- **EXTRACTED TEXT**
-- -- --

Growing threats against the birds first turned to action in April, when eight cormorants were killed, federal wildlife officials said. In June, about 100 cormorants were killed. But this week's massacre, which left 840 birds dead and more than 100 others injured, transformed the local issue into an extraordinary environmental crime. 

Mitchell Snow, a spokesman for the Fish and Wildlife Service headquarters in Washington, said that a quick survey of officials there turned up no past mass killings of a protected species that compared with the cormorant shooting, except perhaps for the incident in Texas. "I've been with the department for almost 20 years and this is certainly the biggest in my memory," he said. 

The long-necked diving birds have been protected for 25 years under the federal Migratory Bird Treaty Act, which prohibits the killing of ducks, geese, egrets, cormorants and other migrating birds without a permit. 

But as the colony on the island grew to upwards of 8,000 active nests in recent years, it was increasingly perceived as a threat to the local sportfishing industry. 

The uninhabited island contains the largest rookery for the cormorants in eastern Lake Ontario, with as many as 8,400 active nests counted there in recent years. The island is owned by the Phillips Petroleum Co. but essentially is used only as a bird preserve, state officials said. 

Fishing guides and charter captains in the area have increasingly pressed members of Congress to write legislation authorizing controlled, legal hunting of the cormorants to reduce their numbers.

-- -- --

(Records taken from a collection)
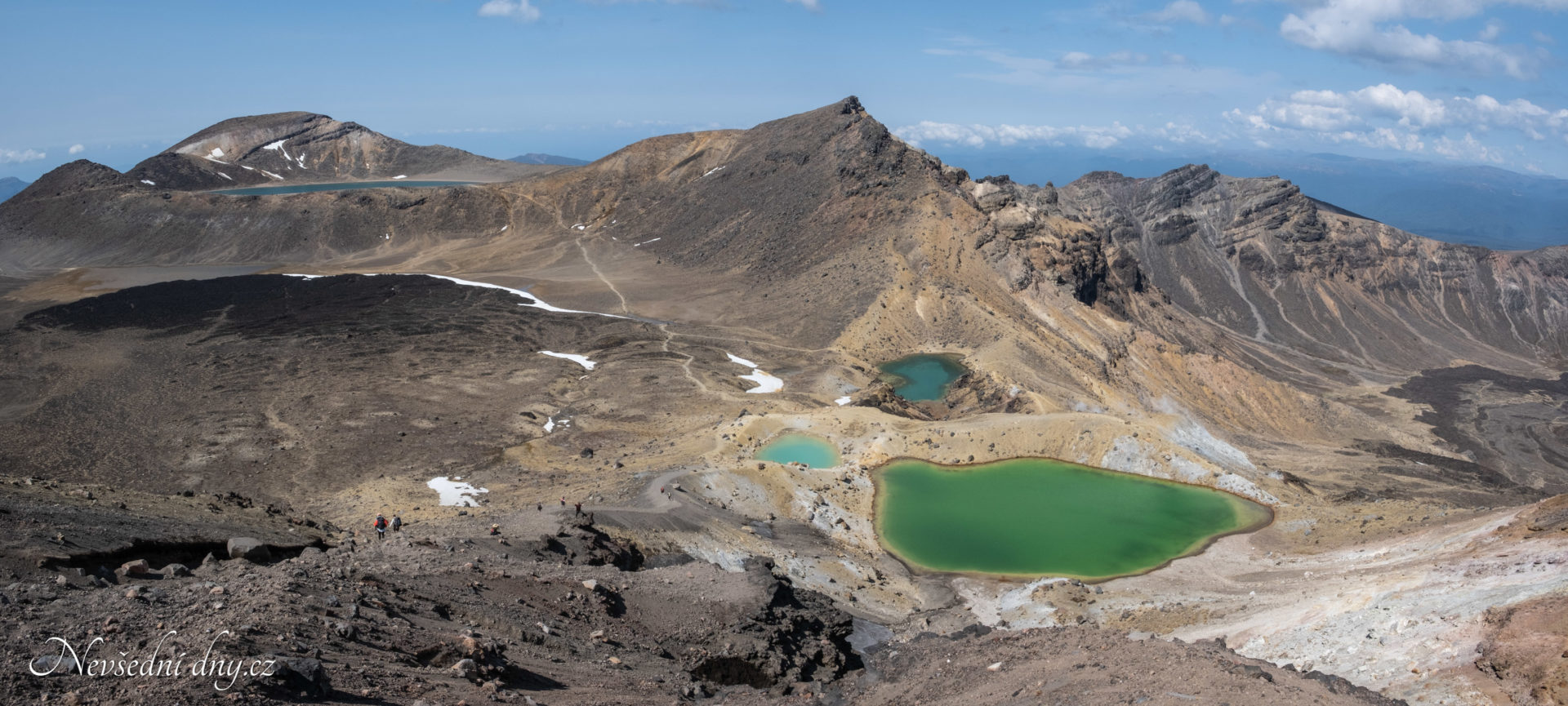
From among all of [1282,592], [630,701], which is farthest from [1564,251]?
[630,701]

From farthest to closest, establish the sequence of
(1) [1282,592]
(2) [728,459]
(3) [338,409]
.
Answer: (3) [338,409] < (2) [728,459] < (1) [1282,592]

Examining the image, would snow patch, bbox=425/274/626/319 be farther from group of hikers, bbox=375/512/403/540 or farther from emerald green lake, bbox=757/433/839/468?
group of hikers, bbox=375/512/403/540

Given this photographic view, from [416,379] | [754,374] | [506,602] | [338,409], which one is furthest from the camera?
[754,374]

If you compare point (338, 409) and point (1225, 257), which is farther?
point (1225, 257)

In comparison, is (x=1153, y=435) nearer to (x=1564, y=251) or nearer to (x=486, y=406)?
(x=486, y=406)

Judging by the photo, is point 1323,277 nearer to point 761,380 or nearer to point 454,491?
point 761,380

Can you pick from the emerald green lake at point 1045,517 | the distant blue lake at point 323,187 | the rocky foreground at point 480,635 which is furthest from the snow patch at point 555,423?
the distant blue lake at point 323,187

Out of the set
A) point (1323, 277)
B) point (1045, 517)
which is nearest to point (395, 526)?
point (1045, 517)

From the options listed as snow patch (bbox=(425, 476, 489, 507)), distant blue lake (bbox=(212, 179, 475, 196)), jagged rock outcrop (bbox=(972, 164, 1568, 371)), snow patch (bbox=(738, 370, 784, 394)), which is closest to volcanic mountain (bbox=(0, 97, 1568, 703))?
snow patch (bbox=(738, 370, 784, 394))
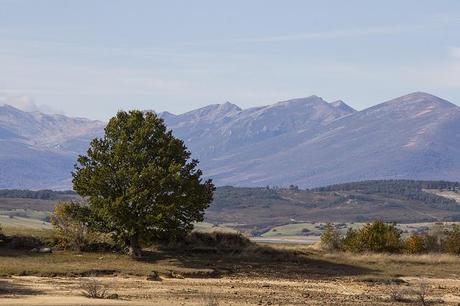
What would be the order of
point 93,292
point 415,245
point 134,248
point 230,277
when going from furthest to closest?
point 415,245
point 134,248
point 230,277
point 93,292

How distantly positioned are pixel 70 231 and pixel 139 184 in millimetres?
8164

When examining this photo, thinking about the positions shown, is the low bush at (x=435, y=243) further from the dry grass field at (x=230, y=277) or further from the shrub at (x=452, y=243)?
the dry grass field at (x=230, y=277)

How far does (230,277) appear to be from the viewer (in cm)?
5869

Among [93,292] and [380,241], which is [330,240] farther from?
[93,292]

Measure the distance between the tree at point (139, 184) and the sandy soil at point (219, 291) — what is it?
10.2 meters

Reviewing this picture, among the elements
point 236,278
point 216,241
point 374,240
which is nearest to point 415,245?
point 374,240

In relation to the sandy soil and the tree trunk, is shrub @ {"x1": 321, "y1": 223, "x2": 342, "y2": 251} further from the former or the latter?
the sandy soil

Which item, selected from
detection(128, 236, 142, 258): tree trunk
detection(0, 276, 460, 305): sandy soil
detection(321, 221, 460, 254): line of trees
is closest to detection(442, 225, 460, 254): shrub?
detection(321, 221, 460, 254): line of trees

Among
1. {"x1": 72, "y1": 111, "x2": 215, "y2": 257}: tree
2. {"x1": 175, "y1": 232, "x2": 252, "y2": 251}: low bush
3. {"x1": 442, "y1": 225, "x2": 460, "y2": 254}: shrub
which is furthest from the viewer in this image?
{"x1": 442, "y1": 225, "x2": 460, "y2": 254}: shrub

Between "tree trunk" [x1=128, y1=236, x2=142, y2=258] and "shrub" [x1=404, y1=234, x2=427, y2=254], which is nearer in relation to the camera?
"tree trunk" [x1=128, y1=236, x2=142, y2=258]

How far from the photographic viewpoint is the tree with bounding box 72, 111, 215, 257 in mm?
65250

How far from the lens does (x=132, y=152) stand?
6762cm

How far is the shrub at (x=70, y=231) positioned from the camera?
6938 cm

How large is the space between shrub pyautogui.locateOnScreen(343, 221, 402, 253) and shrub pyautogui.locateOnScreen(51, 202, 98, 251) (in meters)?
25.1
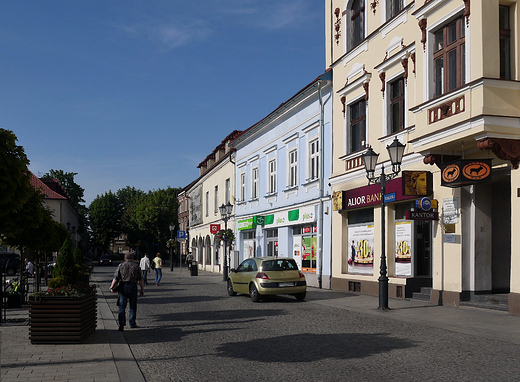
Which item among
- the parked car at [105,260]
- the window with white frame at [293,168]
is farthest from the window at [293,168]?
the parked car at [105,260]

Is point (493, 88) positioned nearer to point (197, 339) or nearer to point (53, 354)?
point (197, 339)

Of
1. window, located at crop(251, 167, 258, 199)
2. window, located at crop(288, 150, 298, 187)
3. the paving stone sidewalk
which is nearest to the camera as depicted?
the paving stone sidewalk

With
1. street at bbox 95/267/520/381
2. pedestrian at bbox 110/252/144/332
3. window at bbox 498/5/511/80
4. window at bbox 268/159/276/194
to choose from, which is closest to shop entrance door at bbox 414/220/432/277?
street at bbox 95/267/520/381

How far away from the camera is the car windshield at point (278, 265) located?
1855 cm

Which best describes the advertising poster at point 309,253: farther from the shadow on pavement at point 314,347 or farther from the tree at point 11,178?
the tree at point 11,178

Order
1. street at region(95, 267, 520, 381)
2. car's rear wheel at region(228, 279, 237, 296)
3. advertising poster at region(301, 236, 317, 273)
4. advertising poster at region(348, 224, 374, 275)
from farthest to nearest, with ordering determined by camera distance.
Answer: advertising poster at region(301, 236, 317, 273), car's rear wheel at region(228, 279, 237, 296), advertising poster at region(348, 224, 374, 275), street at region(95, 267, 520, 381)

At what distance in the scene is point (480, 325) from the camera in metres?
11.7

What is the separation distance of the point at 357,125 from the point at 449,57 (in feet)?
22.5

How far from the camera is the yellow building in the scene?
13.2 meters

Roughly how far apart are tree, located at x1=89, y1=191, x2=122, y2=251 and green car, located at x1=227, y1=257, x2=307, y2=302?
77.7m

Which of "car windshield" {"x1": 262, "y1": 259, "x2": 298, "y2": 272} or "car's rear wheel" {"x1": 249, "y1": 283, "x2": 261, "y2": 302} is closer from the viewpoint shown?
"car's rear wheel" {"x1": 249, "y1": 283, "x2": 261, "y2": 302}

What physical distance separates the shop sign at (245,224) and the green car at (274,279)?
14038mm

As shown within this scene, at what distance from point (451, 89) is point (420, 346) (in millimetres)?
7751

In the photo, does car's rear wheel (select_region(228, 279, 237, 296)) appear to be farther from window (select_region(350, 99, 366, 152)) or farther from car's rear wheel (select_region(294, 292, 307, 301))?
window (select_region(350, 99, 366, 152))
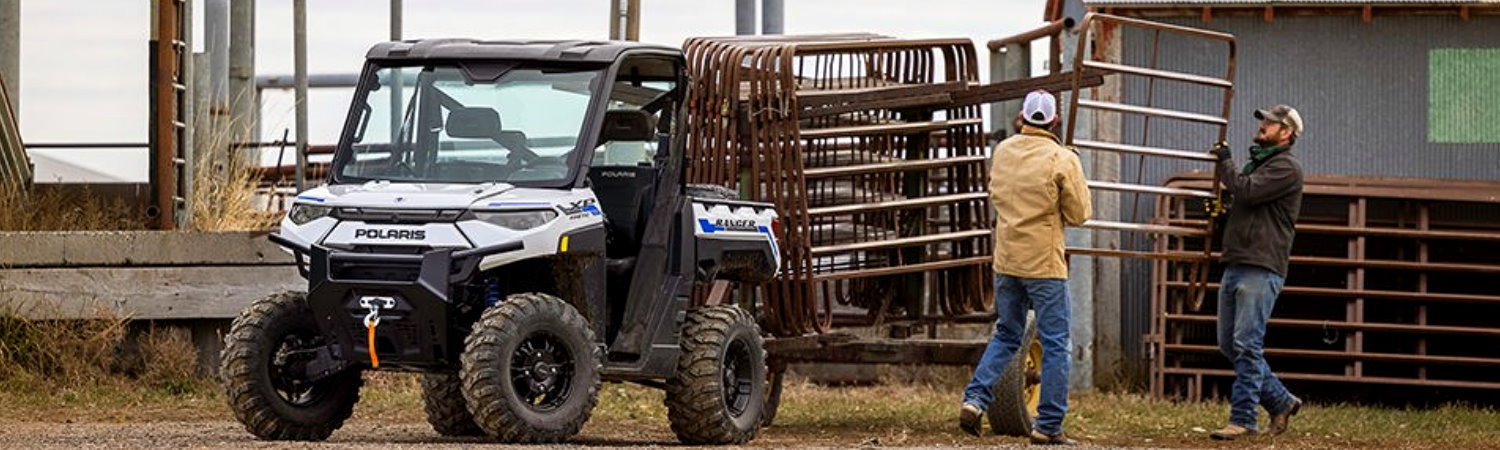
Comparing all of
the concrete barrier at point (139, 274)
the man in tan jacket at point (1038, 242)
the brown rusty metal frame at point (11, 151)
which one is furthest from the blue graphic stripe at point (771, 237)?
the brown rusty metal frame at point (11, 151)

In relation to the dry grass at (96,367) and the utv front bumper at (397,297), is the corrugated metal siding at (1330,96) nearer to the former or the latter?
the dry grass at (96,367)

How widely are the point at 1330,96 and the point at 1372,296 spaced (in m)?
1.73

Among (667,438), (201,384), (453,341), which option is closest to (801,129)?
(667,438)

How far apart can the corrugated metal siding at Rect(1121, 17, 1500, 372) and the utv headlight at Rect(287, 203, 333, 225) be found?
385 inches

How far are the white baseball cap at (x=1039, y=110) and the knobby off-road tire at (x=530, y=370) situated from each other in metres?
2.66

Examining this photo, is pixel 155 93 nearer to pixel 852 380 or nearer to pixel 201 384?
pixel 201 384

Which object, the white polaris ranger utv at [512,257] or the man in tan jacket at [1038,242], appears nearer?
the white polaris ranger utv at [512,257]

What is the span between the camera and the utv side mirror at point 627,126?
13223 millimetres

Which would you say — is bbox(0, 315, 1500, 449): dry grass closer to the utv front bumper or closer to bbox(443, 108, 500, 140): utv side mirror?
bbox(443, 108, 500, 140): utv side mirror

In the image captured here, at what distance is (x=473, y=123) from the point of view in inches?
511

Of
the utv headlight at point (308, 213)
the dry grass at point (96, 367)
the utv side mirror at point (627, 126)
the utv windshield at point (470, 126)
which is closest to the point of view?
the utv headlight at point (308, 213)

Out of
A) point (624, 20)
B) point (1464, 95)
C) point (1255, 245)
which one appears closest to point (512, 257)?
point (1255, 245)

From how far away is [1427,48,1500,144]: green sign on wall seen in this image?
20891 millimetres

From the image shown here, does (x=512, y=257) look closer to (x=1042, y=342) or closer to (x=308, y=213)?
(x=308, y=213)
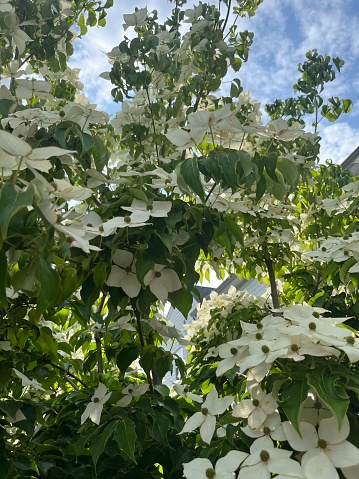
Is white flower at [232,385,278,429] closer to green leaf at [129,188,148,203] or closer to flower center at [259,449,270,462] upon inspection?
flower center at [259,449,270,462]

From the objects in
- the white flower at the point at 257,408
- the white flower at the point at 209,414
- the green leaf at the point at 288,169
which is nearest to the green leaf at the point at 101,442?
the white flower at the point at 209,414

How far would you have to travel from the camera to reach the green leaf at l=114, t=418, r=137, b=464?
1.01 metres

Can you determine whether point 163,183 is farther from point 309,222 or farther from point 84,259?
point 309,222

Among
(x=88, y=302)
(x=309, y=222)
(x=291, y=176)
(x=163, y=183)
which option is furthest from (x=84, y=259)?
(x=309, y=222)

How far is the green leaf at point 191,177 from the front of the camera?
45.7 inches

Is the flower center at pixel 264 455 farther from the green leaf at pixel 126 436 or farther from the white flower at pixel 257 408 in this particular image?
the green leaf at pixel 126 436

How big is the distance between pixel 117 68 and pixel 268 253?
3.14 feet

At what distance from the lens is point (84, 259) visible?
1.20 metres

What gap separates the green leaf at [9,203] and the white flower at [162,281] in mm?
499

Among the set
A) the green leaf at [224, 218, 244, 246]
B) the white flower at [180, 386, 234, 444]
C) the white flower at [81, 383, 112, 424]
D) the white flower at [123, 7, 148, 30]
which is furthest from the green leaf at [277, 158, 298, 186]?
the white flower at [123, 7, 148, 30]

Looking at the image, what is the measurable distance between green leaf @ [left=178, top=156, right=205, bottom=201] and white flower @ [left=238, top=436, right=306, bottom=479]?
1.69ft

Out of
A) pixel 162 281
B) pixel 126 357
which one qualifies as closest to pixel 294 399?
pixel 162 281

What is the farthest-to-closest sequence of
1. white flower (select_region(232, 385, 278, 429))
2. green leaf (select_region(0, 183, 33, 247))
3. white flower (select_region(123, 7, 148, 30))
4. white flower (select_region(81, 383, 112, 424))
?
white flower (select_region(123, 7, 148, 30)) → white flower (select_region(81, 383, 112, 424)) → white flower (select_region(232, 385, 278, 429)) → green leaf (select_region(0, 183, 33, 247))

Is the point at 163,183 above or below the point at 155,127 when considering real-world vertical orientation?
below
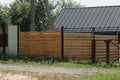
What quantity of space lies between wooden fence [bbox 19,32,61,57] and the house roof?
12.5 meters

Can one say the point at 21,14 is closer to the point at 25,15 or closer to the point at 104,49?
the point at 25,15

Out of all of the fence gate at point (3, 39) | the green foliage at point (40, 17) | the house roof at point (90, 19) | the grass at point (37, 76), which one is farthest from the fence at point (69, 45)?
the green foliage at point (40, 17)

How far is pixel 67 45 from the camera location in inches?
1025

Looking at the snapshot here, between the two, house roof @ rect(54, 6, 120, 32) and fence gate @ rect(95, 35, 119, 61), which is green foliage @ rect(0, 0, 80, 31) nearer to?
house roof @ rect(54, 6, 120, 32)

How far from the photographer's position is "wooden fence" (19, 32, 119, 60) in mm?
26062

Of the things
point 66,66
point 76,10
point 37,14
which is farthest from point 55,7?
point 66,66

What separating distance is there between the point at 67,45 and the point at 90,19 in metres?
15.0

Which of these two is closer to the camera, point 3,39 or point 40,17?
point 3,39

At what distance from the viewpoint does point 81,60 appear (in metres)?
25.5

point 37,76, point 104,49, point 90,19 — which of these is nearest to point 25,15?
point 90,19

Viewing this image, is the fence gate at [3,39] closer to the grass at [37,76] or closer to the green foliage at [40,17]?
the grass at [37,76]

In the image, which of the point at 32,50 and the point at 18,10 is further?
the point at 18,10

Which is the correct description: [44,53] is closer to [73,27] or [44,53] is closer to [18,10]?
[73,27]

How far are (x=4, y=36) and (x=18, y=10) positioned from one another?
26.8 m
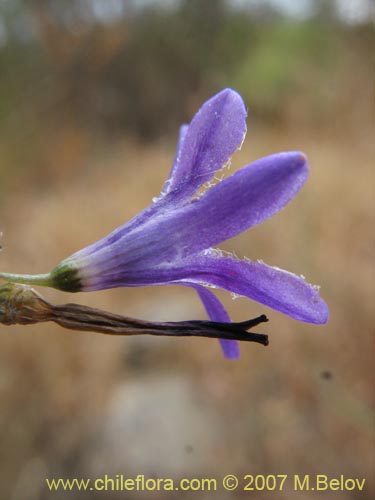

-- -- --

- **TO DO**
- 1) According to the article on the cormorant killings, how many birds were killed in this week's massacre?
- 2) Revise the article on the cormorant killings from "Mitchell Snow, a" to "without a permit.", changing "20 years" to "two decades".

- **EXERCISE ANSWERS**
- 1) 840 birds were killed.

- 2)
Mitchell Snow, a spokesman for the Fish and Wildlife Service headquarters in Washington, said that a quick survey of officials there turned up no past mass killings of a protected species that compared with the cormorant shooting, except perhaps for the incident in Texas. "I've been with the department for almost two decades and this is certainly the biggest in my memory," he said. 

The long-necked diving birds have been protected for 25 years under the federal Migratory Bird Treaty Act, which prohibits the killing of ducks, geese, egrets, cormorants and other migrating birds without a permit.